The interpretation of a post term non-compete obligation on franchise agreements

The European Court of Justice (ECJ) has ruled in case C-117/12, dated February 7th, 2013, on the interpretation of the Vertical Agreements Block Exemption Regulation, in relation to a post term non-compete obligation in a franchise agreement.
 
The non-compete post term obligations in franchise agreements are valid provided they fulfill 4 requirements:
 
a) They refer to goods or services which compete with the goods or services included in the franchise agreement.
 
b) They are limited to the premises and land from which the franchisee has operated during the agreement.
 
c) They are essential for the protection of the technical know-how transferred by the franchisor to the franchisee.
 
d) The duration of the non-compete obligation is limited to one year after the termination of the agreement. 
 
In this case, the question submitted to the ECJ was the meaning of “premises and land”. The ECJ ruled that the common sense and obvious meaning of the words should apply, and therefore “premises” means the part of a building and “land” means a plot or a parcel of land.
 
That is, even though the use of the word “and” could lead to a broader meaning of “premises and land”, the fact is that these words do not mean “territory”, because this word was specifically used in other parts of the Regulation on Vertical Agreements Exemptions, meaning the geographical area where the franchisee could offer goods or services.
 
In practice, this means that the non-compete obligation can not be applied to the territory where the franchisee has been authorized to operate during the franchise agreement, as it was commonly understood before this ECJ ruling.
 
On the opposite, the non-compete obligation should be only applied to the precise premises or plot that the franchisee used during the franchise agreement.
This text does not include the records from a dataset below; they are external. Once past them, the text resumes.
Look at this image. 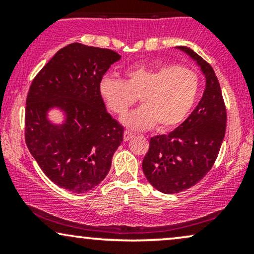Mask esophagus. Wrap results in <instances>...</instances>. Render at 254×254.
Wrapping results in <instances>:
<instances>
[{"mask_svg":"<svg viewBox=\"0 0 254 254\" xmlns=\"http://www.w3.org/2000/svg\"><path fill=\"white\" fill-rule=\"evenodd\" d=\"M132 137H133V135L131 132H129V131H125L124 132V141H130Z\"/></svg>","mask_w":254,"mask_h":254,"instance_id":"obj_1","label":"esophagus"}]
</instances>
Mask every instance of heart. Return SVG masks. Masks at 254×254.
Listing matches in <instances>:
<instances>
[{"mask_svg":"<svg viewBox=\"0 0 254 254\" xmlns=\"http://www.w3.org/2000/svg\"><path fill=\"white\" fill-rule=\"evenodd\" d=\"M199 88L196 72L171 63L129 69L127 81L112 76L100 81L101 97L116 115H125L139 98L142 106L122 118L127 129L136 131L156 124L160 130L179 125L191 112Z\"/></svg>","mask_w":254,"mask_h":254,"instance_id":"b5f03b06","label":"heart"}]
</instances>
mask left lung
I'll return each instance as SVG.
<instances>
[{
	"label": "left lung",
	"mask_w": 254,
	"mask_h": 254,
	"mask_svg": "<svg viewBox=\"0 0 254 254\" xmlns=\"http://www.w3.org/2000/svg\"><path fill=\"white\" fill-rule=\"evenodd\" d=\"M205 77L203 97L185 122L167 135L151 137L142 168L162 193L174 194L196 185L211 170L226 133V107L214 69L188 46H177Z\"/></svg>",
	"instance_id": "obj_1"
}]
</instances>
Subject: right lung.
<instances>
[{
  "mask_svg": "<svg viewBox=\"0 0 254 254\" xmlns=\"http://www.w3.org/2000/svg\"><path fill=\"white\" fill-rule=\"evenodd\" d=\"M121 55L72 43L56 52L38 72L26 100L25 138L45 176L60 188L82 193L109 173L123 142L124 127L109 112L100 81ZM64 116L60 124L50 112Z\"/></svg>",
  "mask_w": 254,
  "mask_h": 254,
  "instance_id": "right-lung-1",
  "label": "right lung"
}]
</instances>
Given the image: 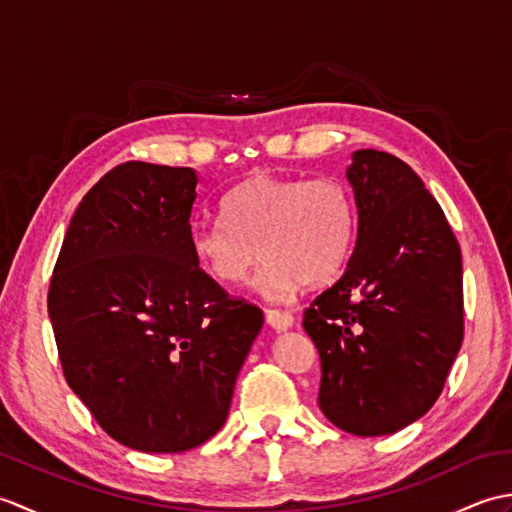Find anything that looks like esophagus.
I'll return each instance as SVG.
<instances>
[{
	"label": "esophagus",
	"instance_id": "1",
	"mask_svg": "<svg viewBox=\"0 0 512 512\" xmlns=\"http://www.w3.org/2000/svg\"><path fill=\"white\" fill-rule=\"evenodd\" d=\"M266 323L270 328H275L277 332H286L292 328L295 323V317L290 312H281V310H266Z\"/></svg>",
	"mask_w": 512,
	"mask_h": 512
}]
</instances>
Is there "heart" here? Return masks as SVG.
<instances>
[{"label":"heart","instance_id":"obj_1","mask_svg":"<svg viewBox=\"0 0 512 512\" xmlns=\"http://www.w3.org/2000/svg\"><path fill=\"white\" fill-rule=\"evenodd\" d=\"M222 215L224 222L191 231L195 262L220 284L237 286L262 255L255 290L268 301H286L303 284H325L352 253L354 206L332 178L255 173L224 195Z\"/></svg>","mask_w":512,"mask_h":512}]
</instances>
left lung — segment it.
I'll return each instance as SVG.
<instances>
[{"label": "left lung", "instance_id": "8db88e82", "mask_svg": "<svg viewBox=\"0 0 512 512\" xmlns=\"http://www.w3.org/2000/svg\"><path fill=\"white\" fill-rule=\"evenodd\" d=\"M345 178L354 250L341 279L303 312V330L321 356L325 418L354 436H387L433 407L460 352L462 255L407 162L358 149Z\"/></svg>", "mask_w": 512, "mask_h": 512}]
</instances>
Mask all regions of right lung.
I'll use <instances>...</instances> for the list:
<instances>
[{
    "label": "right lung",
    "mask_w": 512,
    "mask_h": 512,
    "mask_svg": "<svg viewBox=\"0 0 512 512\" xmlns=\"http://www.w3.org/2000/svg\"><path fill=\"white\" fill-rule=\"evenodd\" d=\"M198 173L123 162L85 193L54 266L48 314L63 374L129 449L180 453L226 422L264 325L191 253Z\"/></svg>",
    "instance_id": "right-lung-1"
}]
</instances>
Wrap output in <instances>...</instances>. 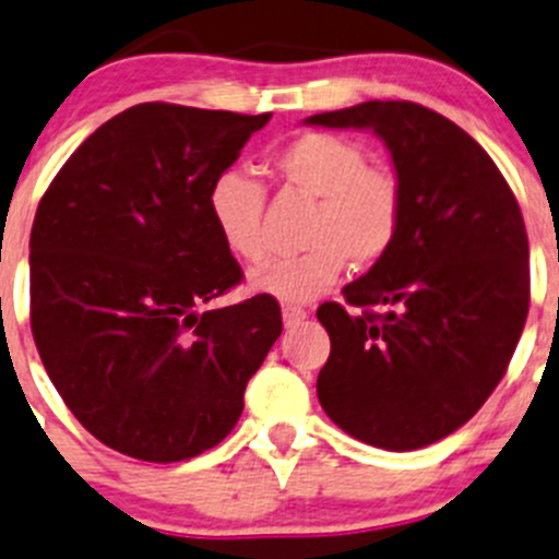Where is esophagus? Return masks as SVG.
Here are the masks:
<instances>
[{
	"instance_id": "esophagus-1",
	"label": "esophagus",
	"mask_w": 559,
	"mask_h": 559,
	"mask_svg": "<svg viewBox=\"0 0 559 559\" xmlns=\"http://www.w3.org/2000/svg\"><path fill=\"white\" fill-rule=\"evenodd\" d=\"M281 316H284V326H286V329L302 324V321L308 319V313H305V308H297V305H284V310H281Z\"/></svg>"
}]
</instances>
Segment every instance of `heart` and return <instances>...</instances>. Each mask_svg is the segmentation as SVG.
Masks as SVG:
<instances>
[{"instance_id":"heart-1","label":"heart","mask_w":559,"mask_h":559,"mask_svg":"<svg viewBox=\"0 0 559 559\" xmlns=\"http://www.w3.org/2000/svg\"><path fill=\"white\" fill-rule=\"evenodd\" d=\"M270 168L281 185L316 198L305 230L308 251L270 260L249 273L254 295L305 305L326 295L348 260L367 267L383 260L396 240L404 192L396 174L369 166L356 141L334 133H299L273 152ZM209 216L227 251L257 262L264 254V190L243 171H225L209 190Z\"/></svg>"}]
</instances>
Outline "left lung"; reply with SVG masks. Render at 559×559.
<instances>
[{"instance_id": "8db88e82", "label": "left lung", "mask_w": 559, "mask_h": 559, "mask_svg": "<svg viewBox=\"0 0 559 559\" xmlns=\"http://www.w3.org/2000/svg\"><path fill=\"white\" fill-rule=\"evenodd\" d=\"M305 126L367 128L402 181L404 214L383 260L324 302L332 350L319 372L324 413L393 452L450 437L501 383L531 305L522 211L463 128L413 102H364Z\"/></svg>"}]
</instances>
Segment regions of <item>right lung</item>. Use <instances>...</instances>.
Here are the masks:
<instances>
[{
	"mask_svg": "<svg viewBox=\"0 0 559 559\" xmlns=\"http://www.w3.org/2000/svg\"><path fill=\"white\" fill-rule=\"evenodd\" d=\"M264 115L139 104L63 163L28 240L32 332L98 442L152 463L216 448L281 334L273 297L198 313L240 281L209 190Z\"/></svg>",
	"mask_w": 559,
	"mask_h": 559,
	"instance_id": "right-lung-1",
	"label": "right lung"
}]
</instances>
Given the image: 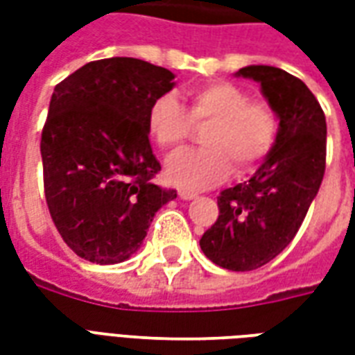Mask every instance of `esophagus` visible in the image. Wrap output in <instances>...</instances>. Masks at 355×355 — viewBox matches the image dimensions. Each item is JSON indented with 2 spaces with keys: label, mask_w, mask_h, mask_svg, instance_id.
<instances>
[{
  "label": "esophagus",
  "mask_w": 355,
  "mask_h": 355,
  "mask_svg": "<svg viewBox=\"0 0 355 355\" xmlns=\"http://www.w3.org/2000/svg\"><path fill=\"white\" fill-rule=\"evenodd\" d=\"M196 196H198V193L190 192V190H178V198H180V200H193Z\"/></svg>",
  "instance_id": "obj_1"
}]
</instances>
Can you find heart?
<instances>
[{"mask_svg": "<svg viewBox=\"0 0 355 355\" xmlns=\"http://www.w3.org/2000/svg\"><path fill=\"white\" fill-rule=\"evenodd\" d=\"M188 106L175 94H159L148 110V132L163 150L184 142L192 123L209 127L201 135V150H182L165 165L173 184L193 190L220 182L232 171L243 175L254 169L274 148L279 121L274 108L251 101L247 91L230 81H215L184 91Z\"/></svg>", "mask_w": 355, "mask_h": 355, "instance_id": "obj_1", "label": "heart"}]
</instances>
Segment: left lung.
I'll return each instance as SVG.
<instances>
[{"label":"left lung","mask_w":355,"mask_h":355,"mask_svg":"<svg viewBox=\"0 0 355 355\" xmlns=\"http://www.w3.org/2000/svg\"><path fill=\"white\" fill-rule=\"evenodd\" d=\"M279 117L274 148L243 184L218 196V218L200 239L209 261L249 272L275 259L297 236L325 175L327 123L304 81L274 66H247Z\"/></svg>","instance_id":"8db88e82"}]
</instances>
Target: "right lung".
<instances>
[{
  "label": "right lung",
  "instance_id": "right-lung-1",
  "mask_svg": "<svg viewBox=\"0 0 355 355\" xmlns=\"http://www.w3.org/2000/svg\"><path fill=\"white\" fill-rule=\"evenodd\" d=\"M175 76L146 60H93L55 87L42 131L43 188L51 218L73 253L117 264L139 251L157 209L177 190L148 139V110Z\"/></svg>",
  "mask_w": 355,
  "mask_h": 355
}]
</instances>
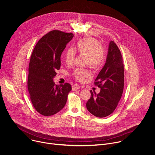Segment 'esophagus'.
I'll use <instances>...</instances> for the list:
<instances>
[{
    "label": "esophagus",
    "instance_id": "1",
    "mask_svg": "<svg viewBox=\"0 0 155 155\" xmlns=\"http://www.w3.org/2000/svg\"><path fill=\"white\" fill-rule=\"evenodd\" d=\"M72 90L73 91H77L80 88V86L78 85V84H75L72 86Z\"/></svg>",
    "mask_w": 155,
    "mask_h": 155
}]
</instances>
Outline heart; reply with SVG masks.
<instances>
[{
  "instance_id": "b5f03b06",
  "label": "heart",
  "mask_w": 155,
  "mask_h": 155,
  "mask_svg": "<svg viewBox=\"0 0 155 155\" xmlns=\"http://www.w3.org/2000/svg\"><path fill=\"white\" fill-rule=\"evenodd\" d=\"M76 51L79 54L86 55V64L93 69L99 68L104 61L105 49L94 38L87 37L79 40L76 45ZM64 56L66 64H72L75 58L76 52L73 48H68ZM72 75L77 80L83 82L89 75V72L85 68H76Z\"/></svg>"
}]
</instances>
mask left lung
<instances>
[{
    "mask_svg": "<svg viewBox=\"0 0 155 155\" xmlns=\"http://www.w3.org/2000/svg\"><path fill=\"white\" fill-rule=\"evenodd\" d=\"M124 83L122 55L116 43L110 41L106 63L94 82L101 91L98 94L91 91V97L86 103L88 111L98 118H104L112 114L121 98Z\"/></svg>",
    "mask_w": 155,
    "mask_h": 155,
    "instance_id": "8db88e82",
    "label": "left lung"
}]
</instances>
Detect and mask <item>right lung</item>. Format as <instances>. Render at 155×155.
<instances>
[{
	"instance_id": "1",
	"label": "right lung",
	"mask_w": 155,
	"mask_h": 155,
	"mask_svg": "<svg viewBox=\"0 0 155 155\" xmlns=\"http://www.w3.org/2000/svg\"><path fill=\"white\" fill-rule=\"evenodd\" d=\"M74 35L58 30L51 31L38 40L32 52L28 89L34 109L42 115H53L66 103L72 89L71 84L56 85L53 78L60 68L61 53Z\"/></svg>"
}]
</instances>
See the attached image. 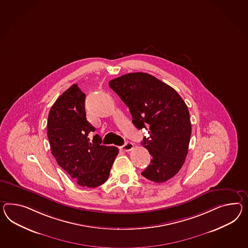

Therefore, a franchisee could sell competitive goods or provide competitive services even from the first moment after the termination of the franchise agreement and from premises that are contiguous to that ones occupied by him during the franchise agreement.
 
This could appear as damaging for franchisors, but we must keep in mind that the intention of the European rules is to remove as much as possible barriers to competition among companies, and the exceptions to this general rule that are contained in the Vertical Agreements Block Exemptions should be applied in the most restrictive sense as possible.